Os pares de Warsh já estão pedindo medidas.

Três dos 12 membros votantes do Fed discordaram na quarta-feira da decisão de manter a taxa básica de juros na faixa de 3,50% a 3,75%. Na sexta-feira, eles e quaisquer outros participantes da reunião terão liberdade para se manifestar.

Analistas esperam uma enxurrada de comentários, diante do que Sheets chamou de “sinal de alerta absoluto” representado pelo aumento das taxas dos títulos de longo prazo.

“Embora Warsh possa tentar restringir as comunicações oficiais do Fed e substituir ações por ‘discursos’, enquanto aguarda que as ‘forças-tarefa’ cheguem a um veredicto, os presidentes regionais do Fed — e talvez membros do Conselho — estão dispostos a discutir suas opiniões abertamente e o farão nos próximos dias e semanas”, disse Thierry Wizman, estrategista global de câmbio e taxas do Macquarie Group.

“Esperamos que eles se empenhem bastante em minimizar os danos e que destaquem como eles, se não Warsh, estão prontos para endurecer a política monetária.”

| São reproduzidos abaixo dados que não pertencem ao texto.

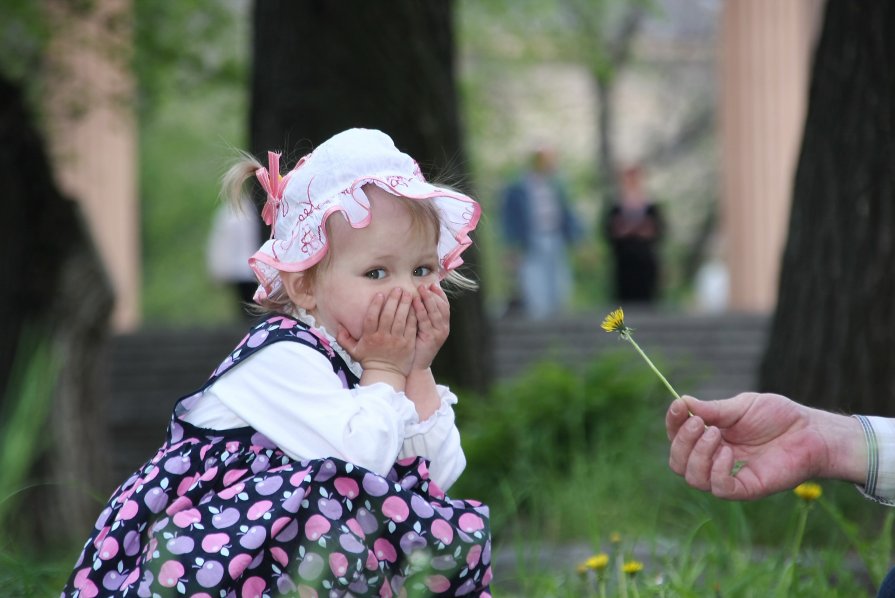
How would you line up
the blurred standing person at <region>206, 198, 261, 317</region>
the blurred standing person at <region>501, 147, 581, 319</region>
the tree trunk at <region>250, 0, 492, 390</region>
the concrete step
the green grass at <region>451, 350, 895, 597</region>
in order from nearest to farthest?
1. the green grass at <region>451, 350, 895, 597</region>
2. the tree trunk at <region>250, 0, 492, 390</region>
3. the concrete step
4. the blurred standing person at <region>206, 198, 261, 317</region>
5. the blurred standing person at <region>501, 147, 581, 319</region>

Antes da reunião do Fed nesta semana, alguns formuladores de política monetária, incluindo dois dos que votaram contra a manutenção da taxa na quarta-feira — a presidente do Fed de Dallas, Lorie Logan, e a presidente do Fed de Cleveland, Beth Hammack —, haviam sinalizado seu desconforto com a manutenção das taxas apesar do aumento da inflação.

Outros que votaram com Warsh na quarta-feira a favor da manutenção, incluindo os diretores Christopher Waller e Lisa Cook, afirmaram que também podem defender aumentos caso não vejam uma melhora na inflação em breve.

O Escritório de Análise Econômica informou na quinta-feira que a inflação do PCE recuou em junho para 3,7%, ante 4,1% em maio, e que a inflação subjacente subiu 3,3% no mês passado, após avançar 3,4% em maio.

Essa ligeira melhora já era amplamente esperada após a divulgação de outros dados sobre a inflação no início deste mês, e as autoridades afirmaram estar preocupadas com novas pressões de alta nos preços devido ao conflito em curso no Oriente Médio e ao aumento dos investimentos em tecnologia relacionada à IA.

Os gastos das empresas com equipamentos aumentaram a uma taxa de 15,2% no segundo trimestre, informou o escritório em um relatório separado na quinta-feira, marcando o segundo trimestre consecutivo de crescimento de dois dígitos.

Trump, até o momento, tem evitado criticar Warsh por não ter conseguido reduzir as taxas, culpando, em vez disso, os demais membros do conselho do novo presidente do Fed.

“Os membros do conselho deixaram claro a Warsh que pretendem pressionar por um aumento em setembro se a inflação não diminuir significativamente durante o verão (no hemisfério norte)”, disse em nota Tim Duy, economista-chefe para os EUA da SGH Macro Advisors.

“Se Warsh for de fato dove (menos rígido com a inflação) disfarçado de hawk, ele não terá tanto apoio no conselho para manter as taxas estáveis novamente diante de uma inflação persistentemente alta”, ponderou.